BEGIN Document excerpt

How the voice gives away what you are feeling

written by Zoé Nikolakis, Sebastian Wallot & Oliver Genschow
edited by Stella Wernicke

Reviewers: Dr. Christine Nussbaum, Aisyah Shamshun

People’s tone of voice changes when they are feeling different emotions. This helps people to recognize the feelings of others.

Figure 1. Emotions can be communicated using the voice.

The ability to recognize what other people are feeling is crucial to understanding how others behave – and what their behavior might be a reaction to. This is important because it can help people to understand or support those close to them. Recognizing others’ emotions can also help people in professional and political contexts. In business negotiations, for example, recognizing the emotions of one's negotiation partner increases the success of the negotiation [1].
One important channel through which emotions are recognized is the voice. Research has shown that individuals are able to tell if a person sounds sad, happy, or angry, even when they ignore the actual meaning of what somebody else is saying [2]. Think about that first moment when a person picks up the phone. Chances are you will quickly recognize what mood the person on the other end of the line is in, even if you cannot see them and, in some cases, have never seen them in your life, simply because you can hear the emotion in their voice. But how are individuals able to accurately infer other people’s emotions merely from their voices? In this article, we describe how the recognition process takes place, and which factors influence the accuracy of emotion recognition from the voice.

How to recognize emotions from the voice

One way of recognizing emotions from another person’s voice is their tone of voice, that is, the way that the volume, pitch, rhythm, tempo of speech, and voice quality change when a person is speaking [3, 4]. People can recognize a wide range of emotions this way [5]. When looking at the combined evidence from 37 different studies on the recognition of emotions, researchers showed that people are able to recognize 25 different emotions from the tone of voice. These emotions include happiness, fear, pride, awe, and lust [5]. In other words, the results suggest that there are patterns in the tone of voice, which correspond to specific emotions and, therefore, enable people to recognize them.
To further identify which emotion corresponds to which voice pattern, researchers have analyzed speech recordings expressing various emotions [6, 7]. Such analyses indicate that people speak louder when they express negative emotions such as anger, despair, or disgust than when expressing positive emotions. When angry, people are, therefore, quite literally raising their voice. Besides volume, the expression of negative emotions is different from positive emotions in terms of frequencies [6]. To understand what this means, it is important to understand the role that frequencies generally play in speech. Essentially, every sound we hear can be described as a vibration of air. However, a single sound does not only consist of one vibration but multiple vibrations occurring at the same time, which all have different frequencies – they differ with respect to how many vibrations occur in a certain amount of time [8] (Figure 2). The more vibrations occur in a given time, the higher the frequency. When we speak, we produce sounds because the air from our lungs produces vibrations at different frequencies. The sounds we produce, including speech, differ in the frequencies they consist of. Frequencies, therefore, also shape the way our voice sounds – and the way that we express negative and positive emotions. People seem to be able to recognize these voice differences between positive and negative emotions, although we might not be able to consciously identify which aspects of the voice make them sound different.

END Document excerpt
BEGIN Data segment

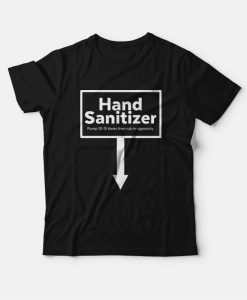 Hand Santizer Pump 10-15 Times Then Rub In Vigorously T-Shirt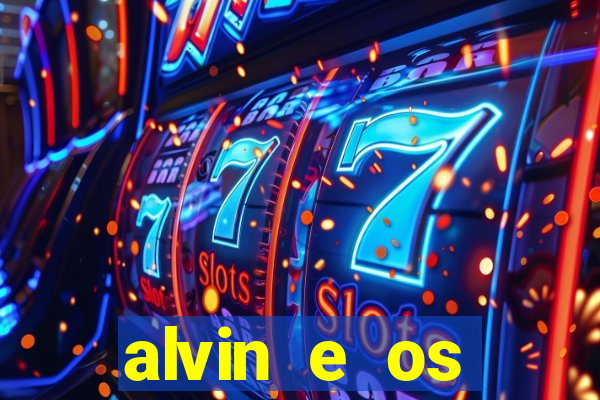 alvin e os esquilos redecanais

END Data segment

_To do_
A. Rewrite the part of the article on emotions in the voice that opens with the words containing "Reviewers: Dr. Christine" and closes with "feelings of others.", putting "vocal tone" wherever "tone of voice" appears.
B. Extend the article on emotions in the voice, picking up after its final sentence.
The listing was taken from a different source than the article.

_Answers to this exercise_
A.
Reviewers: Dr. Christine Nussbaum, Aisyah Shamshun

People’s vocal tone changes when they are feeling different emotions. This helps people to recognize the feelings of others.

B.
Figure 2. Sound waves with different frequencies. The three sound waves in the figure have the same loudness, but they differ in how many vibrations occur in the same period of time (i.e., they have different frequencies). Sound wave 1 has the lowest frequency, with the fewest vibrations; sound wave 2 has a higher frequency, with more vibrations; and sound wave 3 has the highest frequency, with the most vibrations. If you were to look at a recording of speech in the form of such waves, you would see many more waves of different frequencies layered on top of each other.

For identifying positive emotions such as happiness and joy, pitch plays a very important role [7]. Interestingly, pitch allows individuals to differentiate both happy and joyful emotions from neutral ones: happy and joyful emotions are usually higher in pitch than neutral expressions. Besides pitch and volume, speech rate is an important aspect that helps people distinguish different positive emotions from each other. Specifically, the speech rate is higher when people express pride and joy than when they express admiration [7]. Imagine talking to the winner of an Olympic gold medal on the podium. Ask them about their recent achievement, and you might imagine a fast, quite high-pitched recollection of the events leading up to the win. However, if you were to ask them about their idol or the person who inspired them to compete, likely a much slower expression of adoration and admiration would follow.

The circumstances that enable us to accurately infer others’ emotions from the voice

The research reviewed above indicates that people can infer emotions from spoken expressions merely by interpreting the tone of voice. However, how accurately people can actually infer others’ emotions from their voices depends on several factors, such as which emotion is expressed, what language the emotion is expressed in, and the person’s age.

Figure 3. Accuracy of emotion recognition.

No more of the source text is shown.